We now are trying to submit the registration dossior for applying a generic chemical drug product. A stability study for under 20℃, 65% for 24 months has been conducted, and obtained a satisfied result. but we now would like to apply a 24 month-shelflife under recommened condition 2℃-8℃ due to commercial reason.
So, that is sound nt so reasonable. how could we do that ?
Without stability data at 2°C-8°C or suitable justification, most regulatory agencies will not accept a shelf life at 2°C-8°C based only on stability at under 20°C.

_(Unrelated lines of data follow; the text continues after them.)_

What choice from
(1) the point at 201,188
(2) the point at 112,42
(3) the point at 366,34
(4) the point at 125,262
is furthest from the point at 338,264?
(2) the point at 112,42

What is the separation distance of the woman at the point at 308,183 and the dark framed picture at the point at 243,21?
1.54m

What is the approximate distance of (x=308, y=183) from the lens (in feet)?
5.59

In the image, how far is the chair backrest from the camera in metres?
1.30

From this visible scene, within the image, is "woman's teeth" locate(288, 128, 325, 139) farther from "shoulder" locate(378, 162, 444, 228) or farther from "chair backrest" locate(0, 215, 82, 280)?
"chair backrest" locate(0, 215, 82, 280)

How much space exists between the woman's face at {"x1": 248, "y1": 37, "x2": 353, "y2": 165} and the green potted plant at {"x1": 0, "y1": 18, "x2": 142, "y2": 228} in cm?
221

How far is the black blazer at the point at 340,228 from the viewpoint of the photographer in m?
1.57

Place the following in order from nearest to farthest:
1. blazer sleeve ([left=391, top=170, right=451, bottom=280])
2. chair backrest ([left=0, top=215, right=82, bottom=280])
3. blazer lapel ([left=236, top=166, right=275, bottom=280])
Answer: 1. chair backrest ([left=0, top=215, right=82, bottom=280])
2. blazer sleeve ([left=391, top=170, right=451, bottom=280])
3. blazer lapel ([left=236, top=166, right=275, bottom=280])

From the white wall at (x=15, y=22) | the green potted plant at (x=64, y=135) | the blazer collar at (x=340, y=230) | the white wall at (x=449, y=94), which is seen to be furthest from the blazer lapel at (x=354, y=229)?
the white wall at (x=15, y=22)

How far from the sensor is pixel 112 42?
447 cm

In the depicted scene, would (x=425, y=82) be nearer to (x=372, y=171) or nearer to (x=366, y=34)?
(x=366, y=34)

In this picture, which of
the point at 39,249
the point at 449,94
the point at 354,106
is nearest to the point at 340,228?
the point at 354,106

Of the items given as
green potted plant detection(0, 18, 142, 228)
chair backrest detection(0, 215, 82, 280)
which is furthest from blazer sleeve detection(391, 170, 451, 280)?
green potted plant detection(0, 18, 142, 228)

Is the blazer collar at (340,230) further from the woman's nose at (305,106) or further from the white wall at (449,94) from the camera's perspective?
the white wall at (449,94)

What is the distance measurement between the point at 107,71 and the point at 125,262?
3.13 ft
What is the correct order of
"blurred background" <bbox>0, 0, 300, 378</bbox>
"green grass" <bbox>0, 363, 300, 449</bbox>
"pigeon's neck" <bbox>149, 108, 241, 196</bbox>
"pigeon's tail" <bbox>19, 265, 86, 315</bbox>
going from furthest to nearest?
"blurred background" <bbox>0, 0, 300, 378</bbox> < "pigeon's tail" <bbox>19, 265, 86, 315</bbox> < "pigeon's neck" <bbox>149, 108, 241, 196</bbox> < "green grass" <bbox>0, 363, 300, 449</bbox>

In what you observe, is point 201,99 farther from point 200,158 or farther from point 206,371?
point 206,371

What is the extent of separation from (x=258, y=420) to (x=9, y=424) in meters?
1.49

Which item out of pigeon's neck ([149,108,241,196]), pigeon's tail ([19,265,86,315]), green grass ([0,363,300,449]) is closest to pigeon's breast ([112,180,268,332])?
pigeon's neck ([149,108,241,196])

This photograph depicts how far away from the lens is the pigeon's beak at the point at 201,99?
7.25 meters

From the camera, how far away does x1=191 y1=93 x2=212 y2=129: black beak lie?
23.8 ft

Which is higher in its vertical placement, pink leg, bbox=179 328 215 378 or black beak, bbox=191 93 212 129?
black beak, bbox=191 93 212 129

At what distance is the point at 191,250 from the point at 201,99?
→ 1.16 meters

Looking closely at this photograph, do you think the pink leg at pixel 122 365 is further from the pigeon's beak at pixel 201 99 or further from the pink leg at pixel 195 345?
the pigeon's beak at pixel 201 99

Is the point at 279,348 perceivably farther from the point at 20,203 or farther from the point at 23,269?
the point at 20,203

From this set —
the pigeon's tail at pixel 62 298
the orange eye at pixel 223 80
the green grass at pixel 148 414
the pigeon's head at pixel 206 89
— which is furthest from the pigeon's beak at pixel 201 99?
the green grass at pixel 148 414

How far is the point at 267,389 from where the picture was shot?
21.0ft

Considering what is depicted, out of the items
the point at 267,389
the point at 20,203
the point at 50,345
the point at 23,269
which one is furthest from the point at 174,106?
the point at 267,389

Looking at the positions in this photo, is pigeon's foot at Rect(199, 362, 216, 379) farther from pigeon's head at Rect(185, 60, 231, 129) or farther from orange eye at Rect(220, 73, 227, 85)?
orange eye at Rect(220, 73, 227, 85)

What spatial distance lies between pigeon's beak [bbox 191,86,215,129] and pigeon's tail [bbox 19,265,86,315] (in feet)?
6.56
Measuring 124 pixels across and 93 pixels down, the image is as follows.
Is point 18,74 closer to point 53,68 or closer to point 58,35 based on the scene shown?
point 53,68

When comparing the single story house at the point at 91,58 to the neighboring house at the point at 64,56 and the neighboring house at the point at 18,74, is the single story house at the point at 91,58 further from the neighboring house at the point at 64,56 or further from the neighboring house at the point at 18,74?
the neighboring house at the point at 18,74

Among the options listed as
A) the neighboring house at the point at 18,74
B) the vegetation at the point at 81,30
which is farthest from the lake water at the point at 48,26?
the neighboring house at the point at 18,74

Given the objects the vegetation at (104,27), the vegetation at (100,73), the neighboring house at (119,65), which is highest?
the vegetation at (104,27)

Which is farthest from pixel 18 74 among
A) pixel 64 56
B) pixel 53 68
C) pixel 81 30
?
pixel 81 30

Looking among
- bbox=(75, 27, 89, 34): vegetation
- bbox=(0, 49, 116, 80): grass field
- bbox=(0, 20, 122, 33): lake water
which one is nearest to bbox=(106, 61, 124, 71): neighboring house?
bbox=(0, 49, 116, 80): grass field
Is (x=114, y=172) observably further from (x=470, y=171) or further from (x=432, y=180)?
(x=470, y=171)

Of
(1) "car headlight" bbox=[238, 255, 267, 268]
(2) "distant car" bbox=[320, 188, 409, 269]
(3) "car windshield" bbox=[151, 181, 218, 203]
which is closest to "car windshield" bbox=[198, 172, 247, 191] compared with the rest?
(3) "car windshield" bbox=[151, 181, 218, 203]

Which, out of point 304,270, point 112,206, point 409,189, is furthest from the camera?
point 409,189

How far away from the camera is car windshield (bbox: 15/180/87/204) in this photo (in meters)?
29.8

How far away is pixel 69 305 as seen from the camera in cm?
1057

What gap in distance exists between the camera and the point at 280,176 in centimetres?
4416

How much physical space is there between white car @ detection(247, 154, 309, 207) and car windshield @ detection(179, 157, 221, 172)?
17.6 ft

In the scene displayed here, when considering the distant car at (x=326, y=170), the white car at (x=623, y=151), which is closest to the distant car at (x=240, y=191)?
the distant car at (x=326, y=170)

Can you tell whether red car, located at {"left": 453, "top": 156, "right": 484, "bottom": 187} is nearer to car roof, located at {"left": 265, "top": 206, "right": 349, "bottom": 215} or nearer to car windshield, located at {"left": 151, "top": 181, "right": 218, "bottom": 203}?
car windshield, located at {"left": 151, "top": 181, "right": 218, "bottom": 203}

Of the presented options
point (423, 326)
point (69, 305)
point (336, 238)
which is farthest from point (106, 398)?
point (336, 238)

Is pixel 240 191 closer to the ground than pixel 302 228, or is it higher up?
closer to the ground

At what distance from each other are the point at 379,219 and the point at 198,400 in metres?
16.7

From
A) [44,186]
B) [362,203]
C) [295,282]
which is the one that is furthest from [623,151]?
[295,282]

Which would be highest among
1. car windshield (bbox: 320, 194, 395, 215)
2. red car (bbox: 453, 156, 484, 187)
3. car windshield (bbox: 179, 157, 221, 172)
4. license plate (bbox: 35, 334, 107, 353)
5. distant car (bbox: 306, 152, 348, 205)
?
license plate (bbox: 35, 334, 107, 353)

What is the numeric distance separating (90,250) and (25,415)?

To apply for a 24-month shelf life under 2°C-8°C for your generic drug product, you would typically need to:
- Conduct a real-time stability study at 2°C-8°C for an adequate duration (ideally at least 12 months and preferably 24 months).
- Alternatively, provide a strong scientific rationale or bridging data explaining why stability data at under 20°C can be extrapolated to 2°C-8°C storage. This could involve the following:
- Accelerated stability data and kinetic modeling under various temperature conditions.
- Demonstration that the drug degrades faster at higher temperatures (such as 20°C) so stability at 20°C implies stability at 2-8°C.
- Supporting evidence such as chemical, physical, and microbiological stability data at 2°C-8°C for a shorter period with justified extrapolation.